Para o responsável da IBM, o tema da inclusão, incluindo a diversidade de género, diversidade racial e neurodiversidade “são de facto abordagens interessantes (não só do ponto de vista da justiça, mas da sua eficácia), como fonte de captação de recursos para procurar endereçar a falta de competências”. Mais do que procurar recursos técnicos, com competências de engenharia, “as organizações precisam de procurar recursos com características individuais adequadas aos perfis em falta”.

Na verdade, “há quem refira que os profissionais destas áreas de Cibersegurança e Segurança da Informação têm “a certain brain wiring”, ou seja, que têm uma forma de pensar única – o profissional de segurança é a pessoa que quando uma porta tem o letreiro “Puxe” pergunta-se: «O que acontece se eu empurrar?»” Segundo o responsável da IBM, “uma outra abordagem complementar é a de definir processos muito estruturados para certas actividades, atomizando-as de tal forma que recursos com menos conhecimento possam ser utilizados – isto pode ser particularmente verdade para sistemas grandes, em que a economia de escala possa ser alavancada”. Dito isto, “estas abordagens requerem que as organizações tenham a capacidade de localizar estes perfis, e depois treiná-los para as competências necessárias – o que nem sempre acontece”.

Uma terceira dimensão, diz, “é a utilização de tecnologia diversa para aumentar as capacidades dos humanos, e desmultiplicar o esforço humano na identificação, protecção, detecção, resposta e recuperação dos ambientes (nomeadamente, IA Orquestração e Automação de processos)”.

Por fim, refere, “o próprio mercado está a encarregar-se de progressivamente resolver o problema, com o crescente interesse por cibersegurança, uma vez que há cada vez mais jovens interessados no tema – e que encontrarão um mercado de trabalho entusiasmado por os receber”.

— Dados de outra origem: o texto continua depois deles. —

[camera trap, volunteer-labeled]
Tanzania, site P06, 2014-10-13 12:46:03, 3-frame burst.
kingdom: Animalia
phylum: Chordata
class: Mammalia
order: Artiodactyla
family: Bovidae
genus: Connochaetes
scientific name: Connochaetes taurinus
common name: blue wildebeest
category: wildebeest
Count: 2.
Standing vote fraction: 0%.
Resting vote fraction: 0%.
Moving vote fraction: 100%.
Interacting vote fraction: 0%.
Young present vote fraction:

Sobre o problema da escassez de competências detectada na área da cibersegurança e segurança da informação, o responsável da Sophos destaca que são necessárias várias soluções em muitas frentes. “A diversidade e inclusão são estratégias muito importantes, e algumas estratégias adicionais incluem a colaboração com o meio académico para garantir um fluxo constante de profissionais qualificados quando saem das faculdades e universidades”.

Outra estratégia é a “melhoria das competências ou requalificação dos actuais profissionais de TI, para que possam transitar para funções centradas na cibersegurança”. A automação poderá “aliviar alguma da carga de trabalho manual e aumentar as capacidades humanas”. Como destaca, “é importante notar que colmatar o défice de competências de cibersegurança é um esforço a longo prazo que exige o empenho dos sectores público e privado”, sendo que “a colaboração, investimento e uma abordagem abrangente são essenciais para desenvolver uma mão-de-obra especializada em cibersegurança capaz de se defender contra ameaças em constante evolução”.

“Como se não bastasse a preocupação de se anteciparem aos cibercriminosos, as organizações também estão a trabalhar para gerir outro risco: a escassez de talentos”, reforça o responsável da Fortinet. Neste sentido, diz, “o recrutamento e a retenção de profissionais qualificados exigirão, inevitavelmente, estratégias criativas entre as organizações que procuram preencher essas funções”.

Como sugestão deixa a aposta em formação contínua aos profissionais actuais, recrutar talentos inexplorados e estabelecer parcerias e recrutar junto de instituições de ensino superior, medidas nas quais a Fortinet está fortemente empenhada.
O responsável da Check Point indica que “de nada vale criarmos teses assentes em modismos, interesses e pressões sociais, quando o problema está no conhecimento básico. E para o conhecimento básico só a educação e formação contínua pode combater este problema”.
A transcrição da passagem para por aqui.